Following recent UK banking issues, Kevin Mountford, head of banking at MoneySupermarket.com offers the following advice to consumers thinking about switching banks: "The recent problems in the banking sector are prompting some consumers to vote with their feet and look to switch providers, with MoneySupermarket seeing a 25 per cent uplift in the number of searches to the current account channel. Whilst switching accounts can be a good thing, consumers need to make sure they are moving for the right reasons. If you are unhappy with your bank, then jumping ship may not necessarily be the answer, especially if the deal you are on is a good one. Instead try and make the most of the products you have by being savvier and not paying over the odds in fees and charges.

"Consumers should consider whether their current account, for example, suits their needs; or whether the initial tempting offers on the accounts have changed over time. Although consumers may not wish to switch current accounts on a regular basis, it is important to review your account from time to time to make sure it suits your financial situation; otherwise you may fail to get the best value.
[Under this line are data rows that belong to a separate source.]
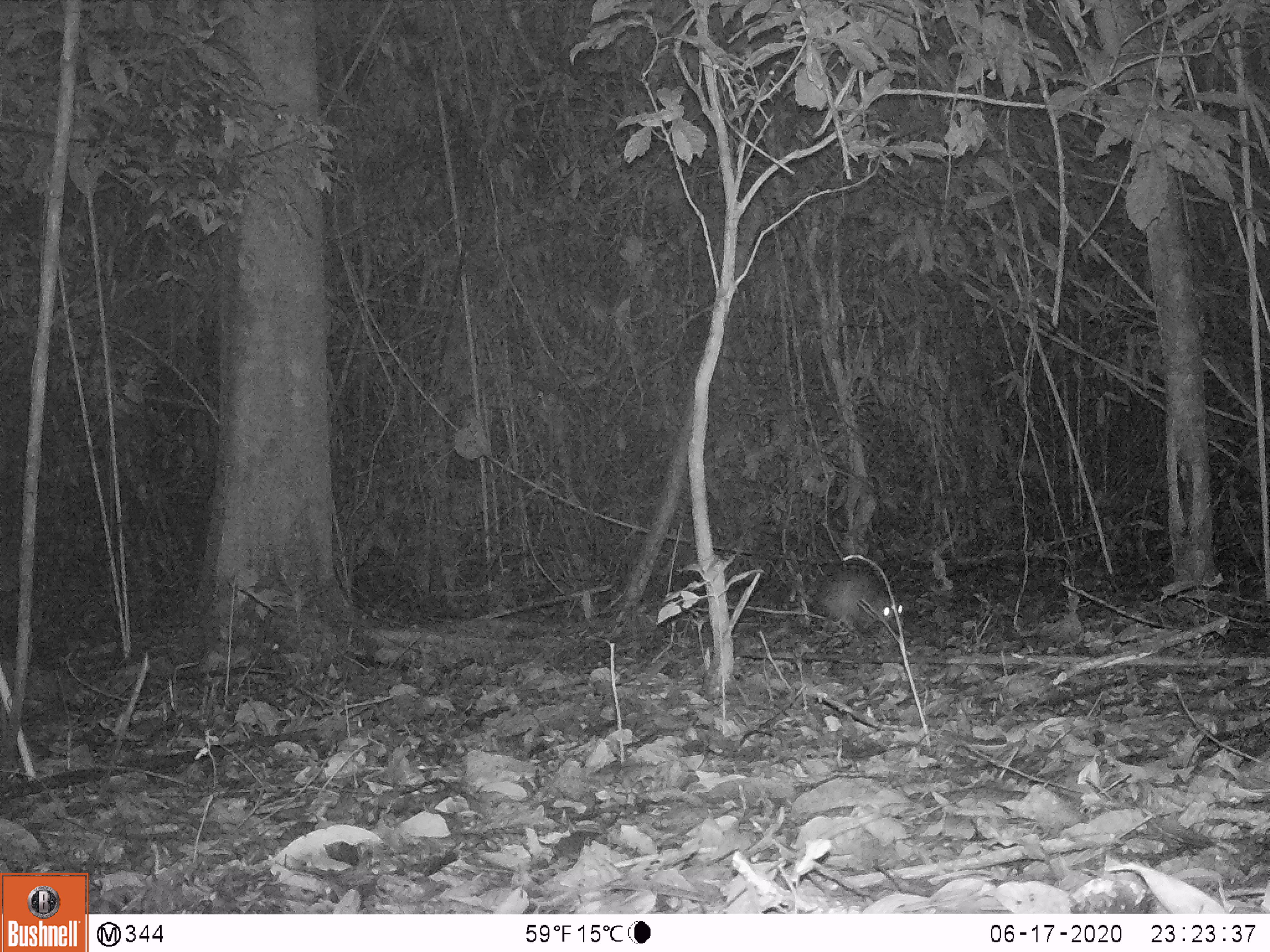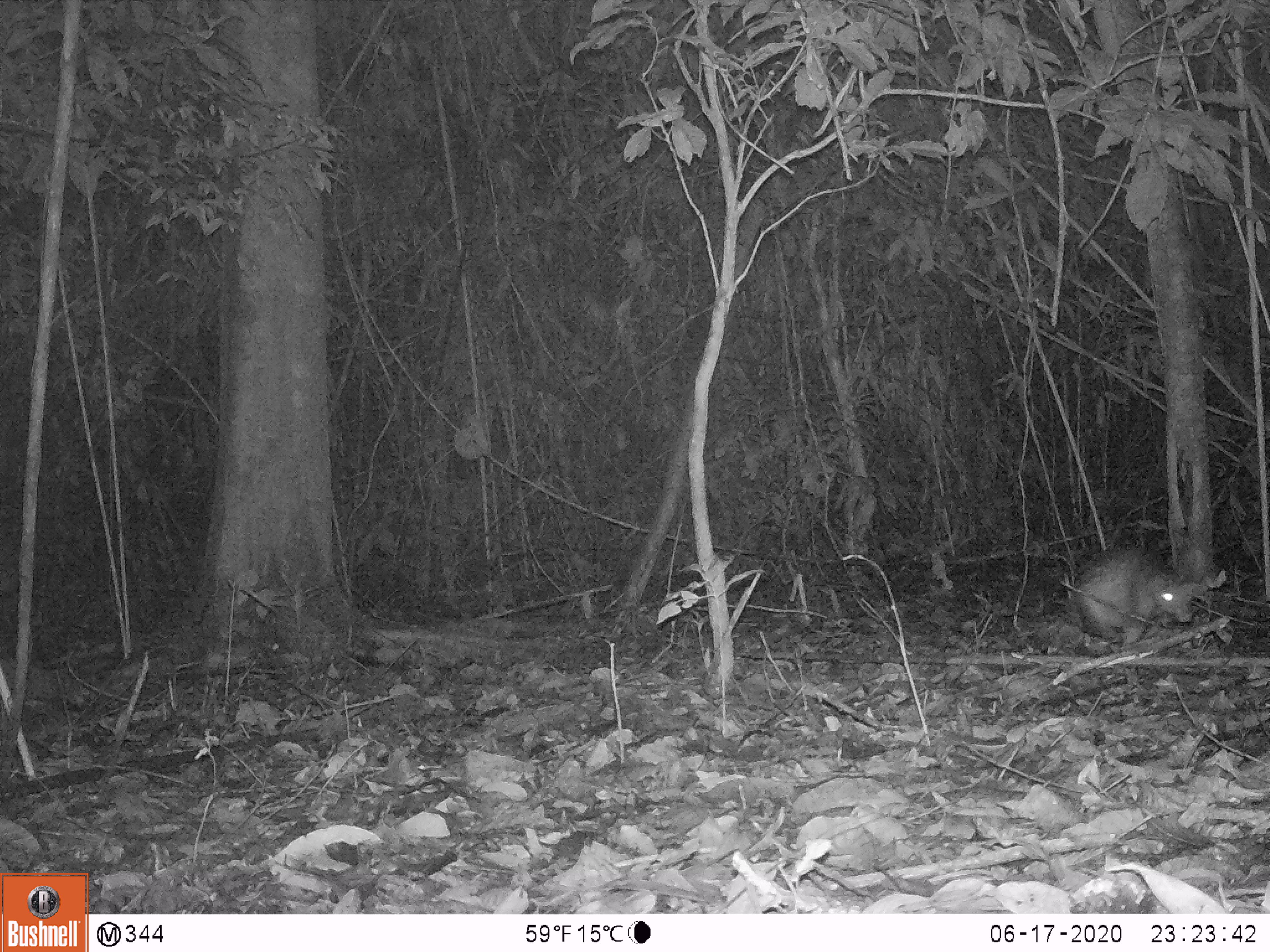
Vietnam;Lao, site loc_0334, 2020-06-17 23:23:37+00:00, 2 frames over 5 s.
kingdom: Animalia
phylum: Chordata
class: Mammalia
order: Rodentia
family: Hystricidae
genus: Atherurus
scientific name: Atherurus macrourus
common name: asiatic brush-tailed porcupine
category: asiatic brush tailed porcupine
Asiatic brush tailed porcupine (asiatic brush-tailed porcupine) (Atherurus macrourus). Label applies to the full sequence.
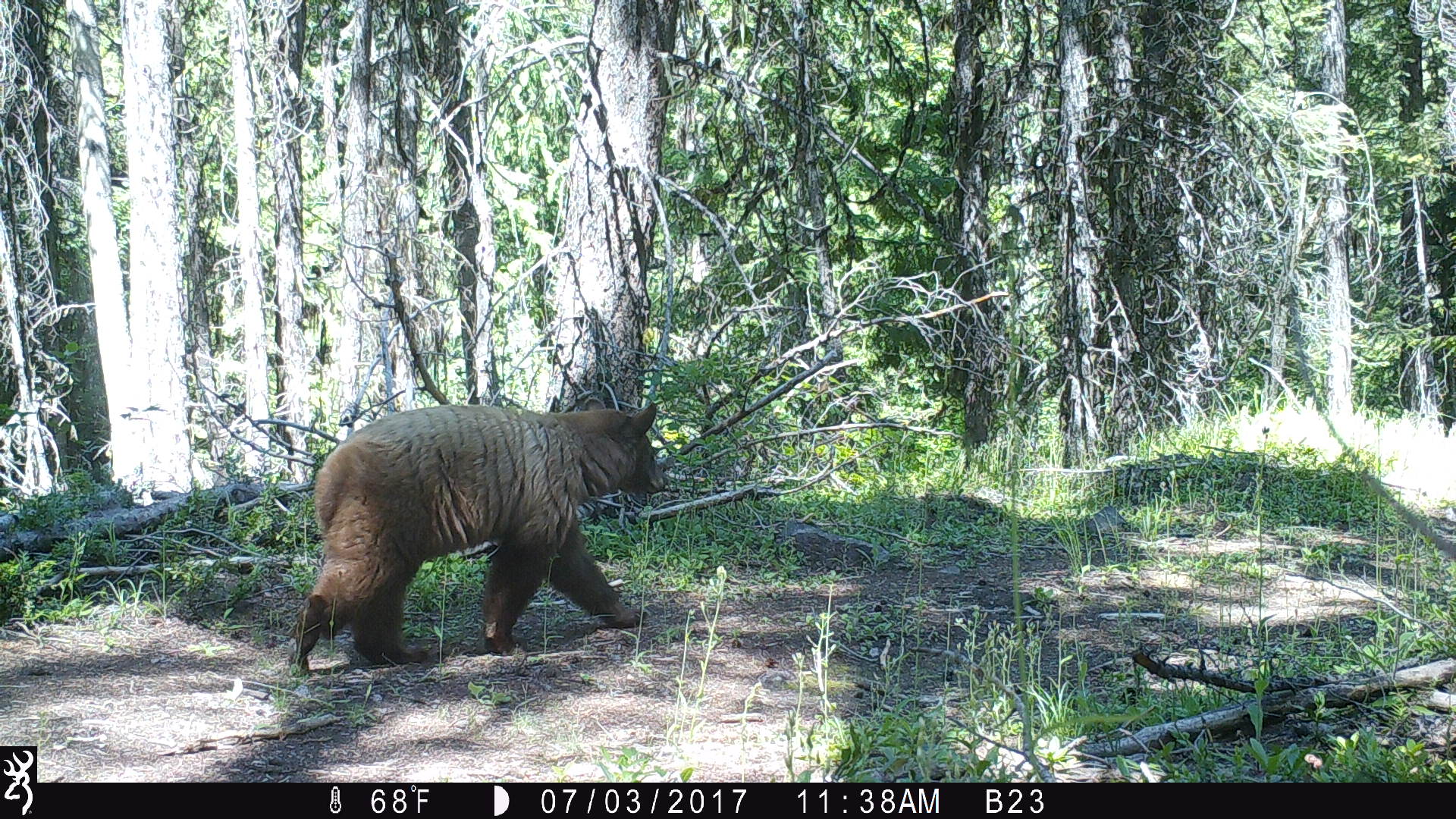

Ultimately, people need different things from their current account - some people are always in credit and will find that cash incentives are the best way to maximise returns, but others will need to consider various overdraft charging structures.

"Those thinking about ditching their bank account altogether after recent events should think again. Having a bank account is essential as you gain a number benefits. Many people will struggle to get paid if they don't have a bank account as most companies use bank transfers rather than cheque or cash in hand. For other products such as credit cards, mortgages or loans, moving your debt will most likely cost you money in some shape or form such as balance transfer fees, so customers should read the small print carefully, before making any decisions based solely on recent banking news.

"Keeping your money with a bank offers additional protection as long as you remain under the FSCS limit. The alternative of stashing your money under the mattress will not earn you interest so the value of your money falls in real terms due to inflation, and you miss out on earning any extra bang for your buck."